▶ [EXERCISE REQUIREMENTS]
Return each line exactly, from the one that has "Autumn yellow birch" through the end of the entries, both ends included. Pictures do not belong.

▶ [AVAILABLE DATA]

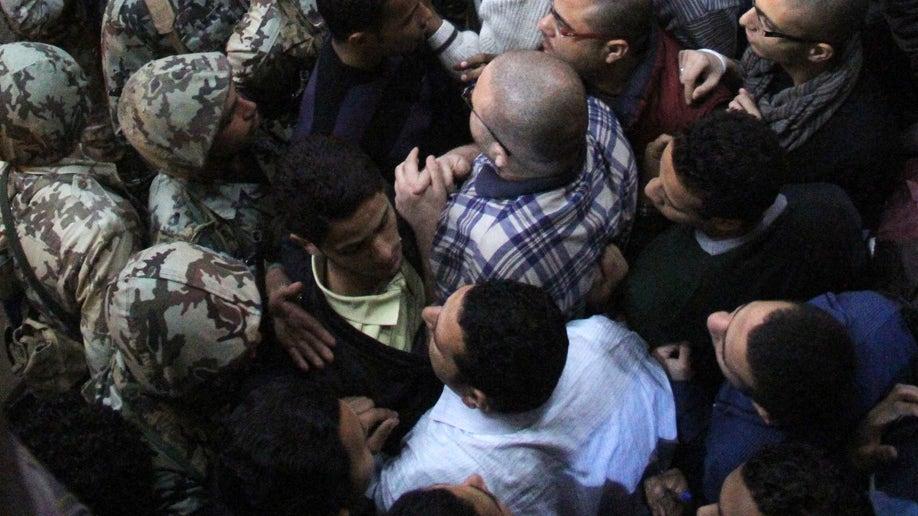 3d5c7549-Mideast Egypt State Security Return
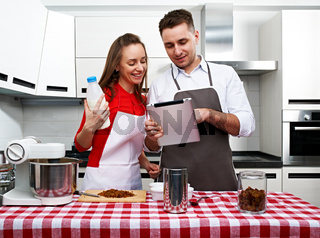 Couple at kitchen with tablet pc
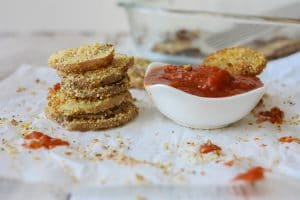 A stack of Hemp Almond Parmesan Potato Chip Rounds on parchment paper with a tomato dipping sauce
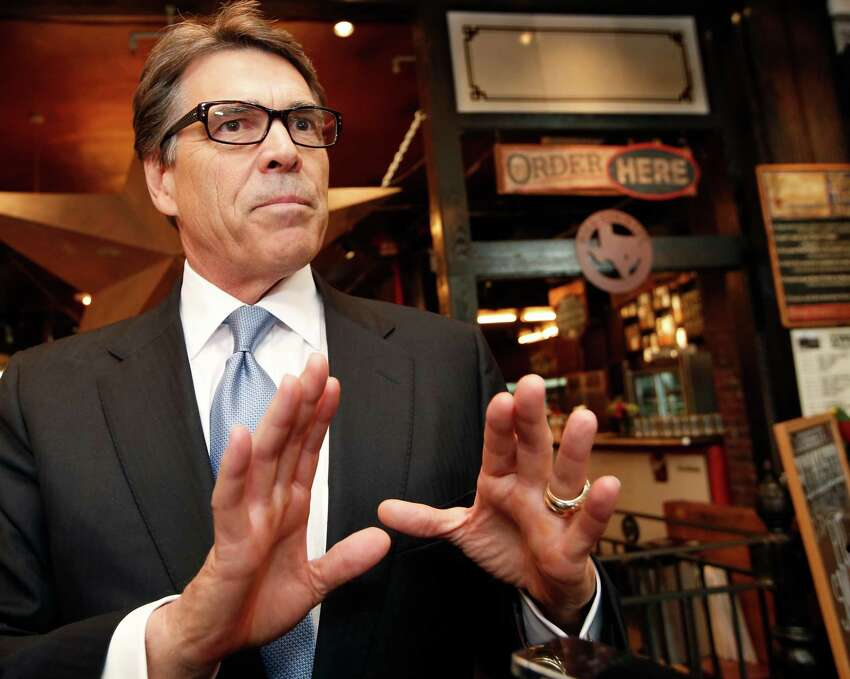 Texas Gov. Rick Perry speaks to reporters after meeting with business owners Wednesday, April 23, 2014, in New York. Perry, a Republican, made the trip to try to convince companies to move their operations to Texas, where he says the business climate is friendlier. (AP Photo/Kathy Willens)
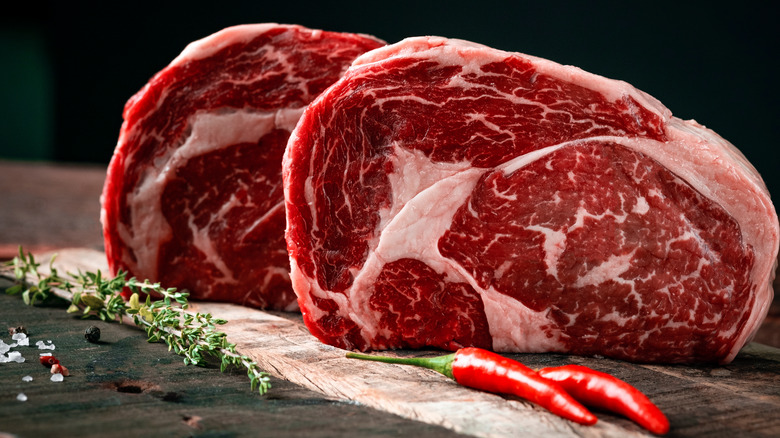 Two marbled steaks standing upright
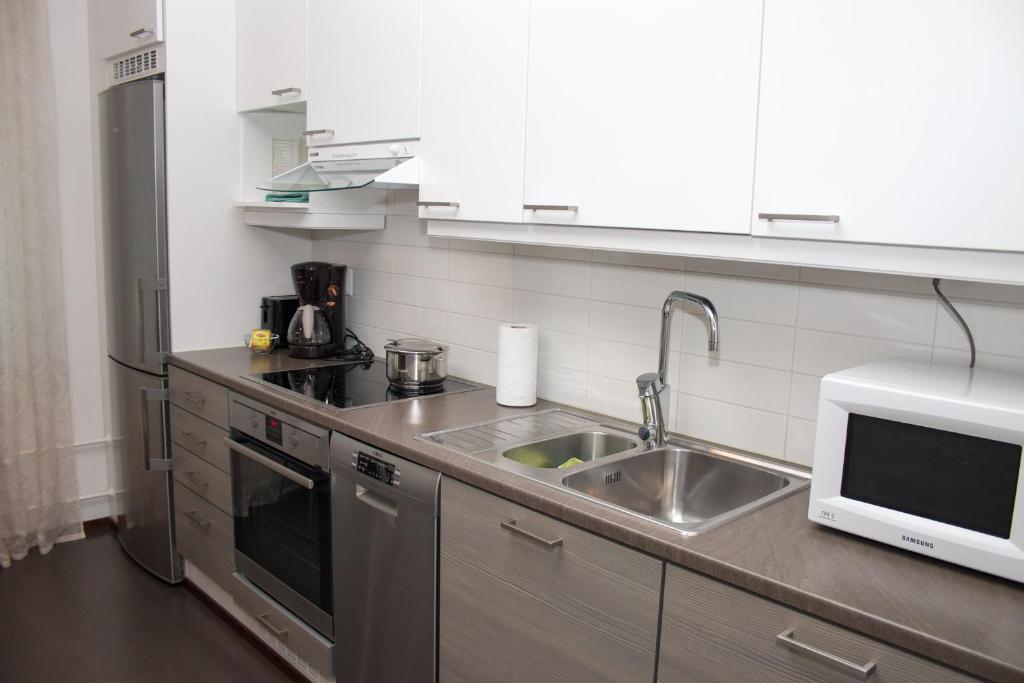 A kitchen or kitchenette at Lahti Center House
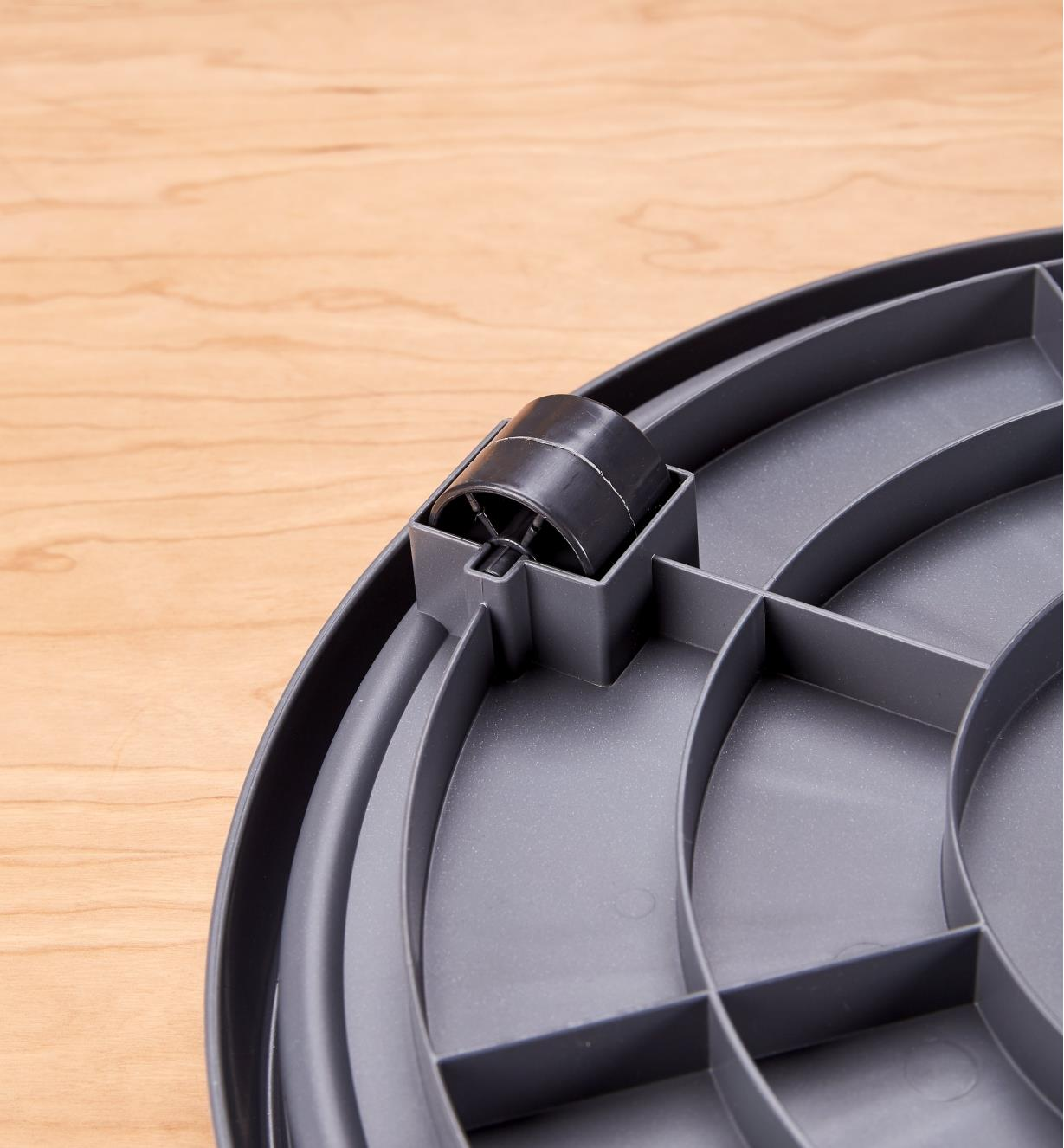 Close view of the rollers on the underside of the Elho rolling pot saucer
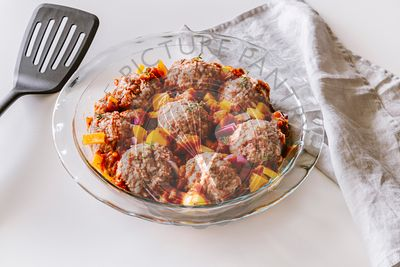 Ground beef and rice meatballs with veggies in the making ready for oven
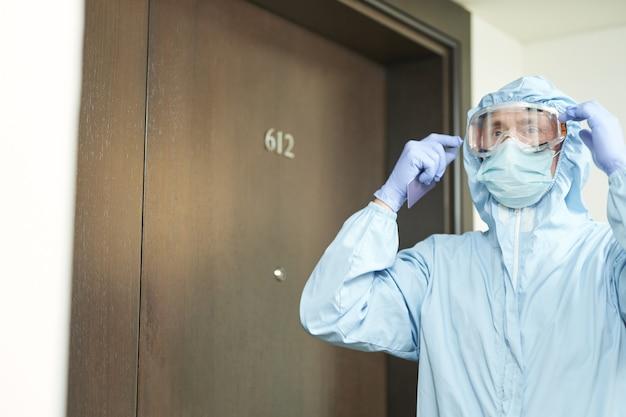Foto recortada de homem colocando óculos de segurança antes de entrar na sala. coronavírus e conceito de quarentena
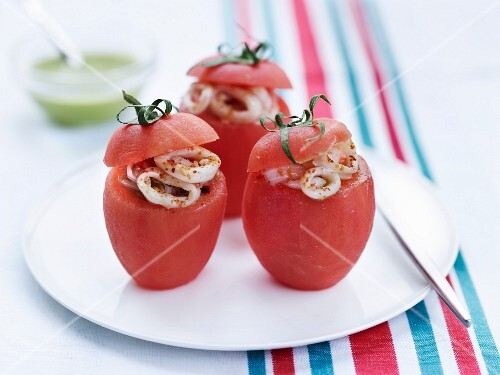 Peeled tomatoes with cuttlefish filling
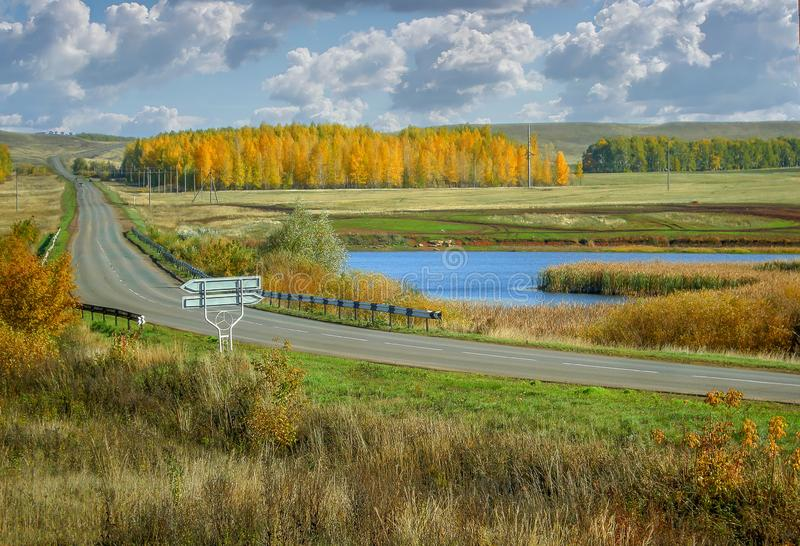 Autumn yellow birch forests and lake of Russia scenic landscape road in the valley stock image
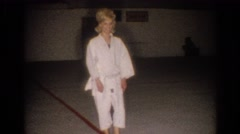 1967: female karate student in gai and cat. LOS ANGELES CALIFORNIA Stock Footage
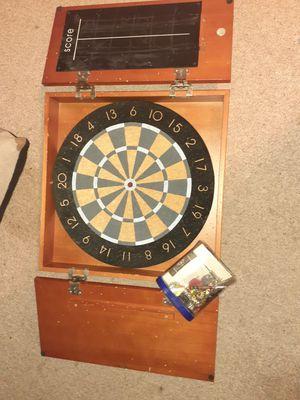Dartboard in cabinet for Sale in Marietta, GA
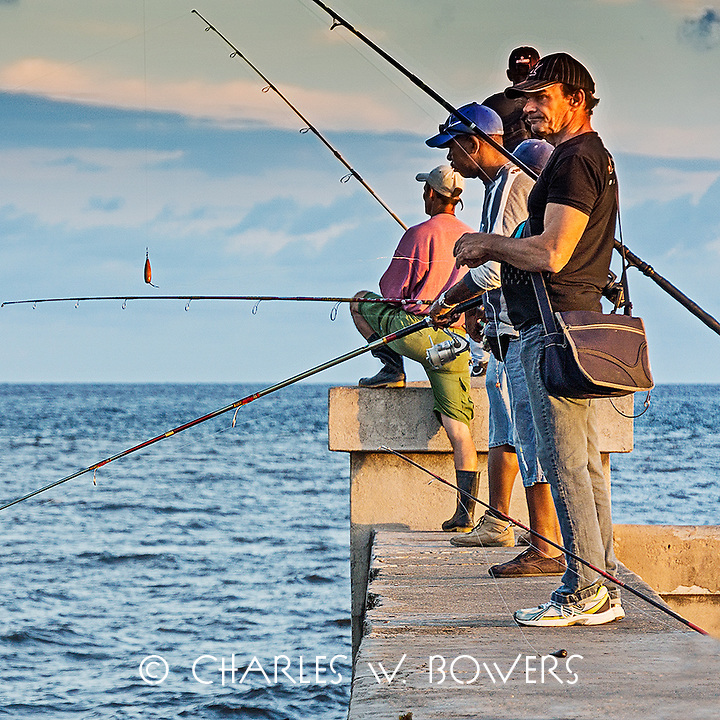 Faces Of Cuba - Fishing in the early morning at the harbor<br />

▶ [TASK SOLUTION]
 Autumn yellow birch forests and lake of Russia scenic landscape road in the valley stock image
 1967: female karate student in gai and cat. LOS ANGELES CALIFORNIA Stock Footage
Dartboard in cabinet for Sale in Marietta, GA
 Faces Of Cuba - Fishing in the early morning at the harbor<br />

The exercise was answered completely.